Certainly they didn’t mean 1000 junior positions were cut. So what they really want to say is that they cut senior positions as a way of saving cost/make profit in the age of AI? Totally contrary to what other companies believe? Sounds quite insane to me!
IBM is one of those companies that measures success by complexity. Meaning if it's complicated, they make money with consultants. If it's simple, they bundle it with other complex solutions that require consulting.
I had the chance to try a IBM internal AI. It was a normal chat interface where one could select models up to Sonnet 4.5. I have not seen anything agentic. So there is that.
Brings a new angle on the old joke: "Actually, Indians"
Bold move.
Not because it's wrong, but because it risks initiating the collapse of the AI bubble and the whole "AI is gonna replace all skilled work, any day now, just give us another billion".
Seems like IBM can no longer wait for that day.
Is IBM invested big in LLMs? I don't get the impression they have much to lose there.
They said they're going to invest like $150B over five years. Which is quite a bit smaller than other big tech firms.
They have their Granite family of models, but they're small language models so surely significantly less resources are going into them.
Their CEO already said what he's thinking about all the spending [0].
[0]: https://news.ycombinator.com/item?id=46124324
Good. Nobody needs to rip that bandaid off. Might as well be IBM.
I mean it’s IBM. On average, 70% of their decisions are bad ones. Not sure I’d pay a single bit of attention to what they do.
To a non-technical individual IBM is still seen as a reputable brand (their consulting business would've been bankrupt long ago otherwise) and they will absolutely pay attention.
Yeah, they are only 114 years old. How they can have the knowledge to stay afloat in trying times like this?
Agree, They could have owned the home computer market, but were out-manvoured by a couple of young programmers. They are hardly the company you want to look to for guidance on the future.
Tripling entry-level hiring is a good plan.
> Some executives and economists argue that younger workers are a better investment for companies in the midst of technological upheaval.
IBM, in the midst of a tech upheaval?
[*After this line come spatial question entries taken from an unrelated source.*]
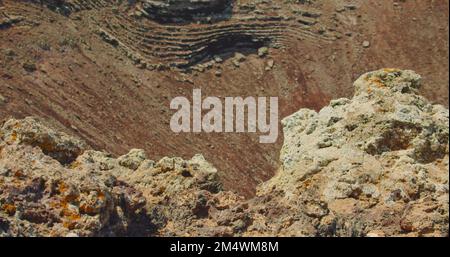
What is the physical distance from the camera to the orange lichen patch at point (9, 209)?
8141 millimetres

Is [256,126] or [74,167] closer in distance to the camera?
[74,167]

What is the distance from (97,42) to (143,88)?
2.85 meters

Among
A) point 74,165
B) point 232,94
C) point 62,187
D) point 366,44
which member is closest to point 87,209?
point 62,187

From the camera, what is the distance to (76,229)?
8.27m

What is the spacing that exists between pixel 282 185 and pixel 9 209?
153 inches

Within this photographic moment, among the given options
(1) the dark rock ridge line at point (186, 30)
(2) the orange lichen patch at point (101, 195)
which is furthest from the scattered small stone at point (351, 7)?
(2) the orange lichen patch at point (101, 195)

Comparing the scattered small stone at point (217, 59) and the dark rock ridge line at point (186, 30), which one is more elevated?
the dark rock ridge line at point (186, 30)

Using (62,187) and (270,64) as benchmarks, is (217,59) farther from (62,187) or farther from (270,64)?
(62,187)

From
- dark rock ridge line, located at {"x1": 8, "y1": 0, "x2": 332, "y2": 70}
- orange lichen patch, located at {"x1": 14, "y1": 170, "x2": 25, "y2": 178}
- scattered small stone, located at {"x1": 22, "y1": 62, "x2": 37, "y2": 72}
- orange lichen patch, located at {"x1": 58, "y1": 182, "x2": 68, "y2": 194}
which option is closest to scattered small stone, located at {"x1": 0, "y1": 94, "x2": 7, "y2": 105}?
scattered small stone, located at {"x1": 22, "y1": 62, "x2": 37, "y2": 72}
They are so dysfunctional, it's the core of why I left
With the workforce may happen like with DRAM and NAND flash memories: unexpected demand in one side leaving without enough offer in other sides.
Doubt it. Unless we go through another decade of ZIRP tied to a newly invented hyped technology that lacks specialists, and discovering new untapped markets, there's not gonna be any massive demand spike of junior labor in tech that can't be met causing wages to shoot up.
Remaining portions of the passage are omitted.